FIG. 5 is a diagram showing a circuit configuration of a DC-DC converter according to a third embodiment of the present invention.

FIG. 6 is a diagram showing a circuit configuration of a DC-DC converter according to a fourth embodiment of the present invention.

FIG. 7 is a diagram showing a circuit configuration of a conventional DC-DC converter.

[Explanation of symbols]

 DESCRIPTION OF SYMBOLS 1 DC-DC converter main body 2 ・ 31 ・ 32 DC power supply 3 Inverter circuit 4 Transformer 5 ・ 6 ・ 17 ・ 18 Rectifying diode 7.8 Saturable reactor 24 ・ 26 Load winding of saturable reactor 25 ・ 27 Saturable reactor Control winding 9 feedback diode 10 DC reactor 11 smoothing capacitor 12 load 15 voltage detection circuit 16 control circuit

 ──────────────────────────────────────────────────続 き Continuation of the front page (56) References JP-A-61-288775 (JP, A) JP-A-57-75571 (JP, A) JP-A-62-37066 (JP, A) 26812 (JP, U) Actually open 60-114587 (JP, U)

Claims (4)

(57) [Claims] 1. A DC-DC converter having an inverter circuit on an input side, a saturable reactor on an output side thereof, and a feedback circuit for making an output voltage constant, wherein a control winding of the saturable reactor is provided.
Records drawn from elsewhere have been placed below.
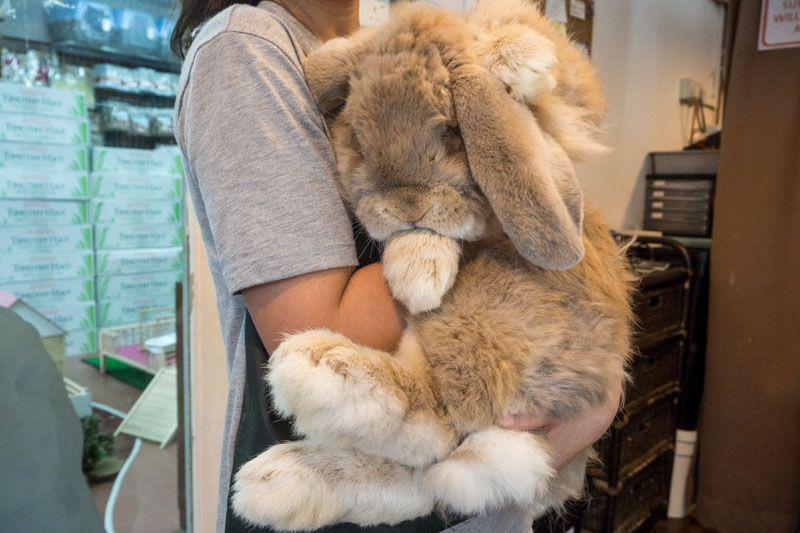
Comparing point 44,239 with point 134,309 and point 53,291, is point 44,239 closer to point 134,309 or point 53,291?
point 53,291

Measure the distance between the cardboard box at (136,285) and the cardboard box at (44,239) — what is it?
14 cm

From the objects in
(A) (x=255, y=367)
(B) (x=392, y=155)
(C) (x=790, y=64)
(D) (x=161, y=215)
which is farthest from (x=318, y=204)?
(C) (x=790, y=64)

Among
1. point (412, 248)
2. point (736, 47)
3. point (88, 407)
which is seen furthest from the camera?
point (736, 47)

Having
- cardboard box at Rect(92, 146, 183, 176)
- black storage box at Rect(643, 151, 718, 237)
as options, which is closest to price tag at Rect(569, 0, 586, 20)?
black storage box at Rect(643, 151, 718, 237)

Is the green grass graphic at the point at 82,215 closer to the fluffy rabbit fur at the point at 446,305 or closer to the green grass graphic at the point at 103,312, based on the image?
the green grass graphic at the point at 103,312

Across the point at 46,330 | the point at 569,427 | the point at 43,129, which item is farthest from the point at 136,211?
the point at 569,427

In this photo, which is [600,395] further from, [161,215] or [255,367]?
[161,215]

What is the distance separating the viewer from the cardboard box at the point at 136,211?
1772 mm

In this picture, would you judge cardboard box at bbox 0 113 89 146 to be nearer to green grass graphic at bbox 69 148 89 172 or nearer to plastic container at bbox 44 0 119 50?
green grass graphic at bbox 69 148 89 172

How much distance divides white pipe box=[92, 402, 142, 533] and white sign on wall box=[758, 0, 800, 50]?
2.55 meters

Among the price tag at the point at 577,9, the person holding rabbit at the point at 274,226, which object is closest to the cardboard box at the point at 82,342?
the person holding rabbit at the point at 274,226

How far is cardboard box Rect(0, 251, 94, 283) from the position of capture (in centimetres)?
156

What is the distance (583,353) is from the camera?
66cm

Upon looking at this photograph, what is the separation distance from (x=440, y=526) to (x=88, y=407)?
1476 mm
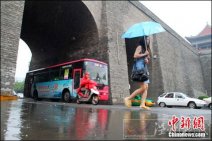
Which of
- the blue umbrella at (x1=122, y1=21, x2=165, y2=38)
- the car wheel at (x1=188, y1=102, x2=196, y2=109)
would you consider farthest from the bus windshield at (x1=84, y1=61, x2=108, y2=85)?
the car wheel at (x1=188, y1=102, x2=196, y2=109)

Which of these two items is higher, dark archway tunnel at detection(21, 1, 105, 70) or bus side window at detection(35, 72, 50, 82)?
dark archway tunnel at detection(21, 1, 105, 70)

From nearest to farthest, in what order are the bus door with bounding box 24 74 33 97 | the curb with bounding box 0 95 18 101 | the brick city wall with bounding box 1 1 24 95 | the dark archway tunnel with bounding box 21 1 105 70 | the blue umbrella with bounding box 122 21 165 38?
the blue umbrella with bounding box 122 21 165 38, the curb with bounding box 0 95 18 101, the brick city wall with bounding box 1 1 24 95, the dark archway tunnel with bounding box 21 1 105 70, the bus door with bounding box 24 74 33 97

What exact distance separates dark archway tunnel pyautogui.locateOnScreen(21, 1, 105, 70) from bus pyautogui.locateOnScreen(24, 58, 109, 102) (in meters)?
1.76

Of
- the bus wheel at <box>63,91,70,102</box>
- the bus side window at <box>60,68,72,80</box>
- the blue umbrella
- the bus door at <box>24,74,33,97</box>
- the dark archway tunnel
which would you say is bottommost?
the bus wheel at <box>63,91,70,102</box>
A DC-DC converter, wherein a series circuit of a line and a rectifying diode is directly connected to an output. 2. A DC-DC converter having an inverter circuit on the input side, a saturable reactor on the output side, and a feedback circuit for keeping the output voltage constant. A DC-DC converter, wherein a series circuit of a line and a rectifying diode is directly connected to an input of the inverter circuit. 3. A DC-DC converter having an inverter circuit on the input side, a saturable reactor on the output side, and a feedback circuit for keeping the output voltage constant. A DC-DC converter, wherein a series circuit of a line and a rectifying diode is directly connected to another voltage source. 4. The DC-DC converter according to claim 1, wherein the core of the saturable reactor is a core having non-square characteristics.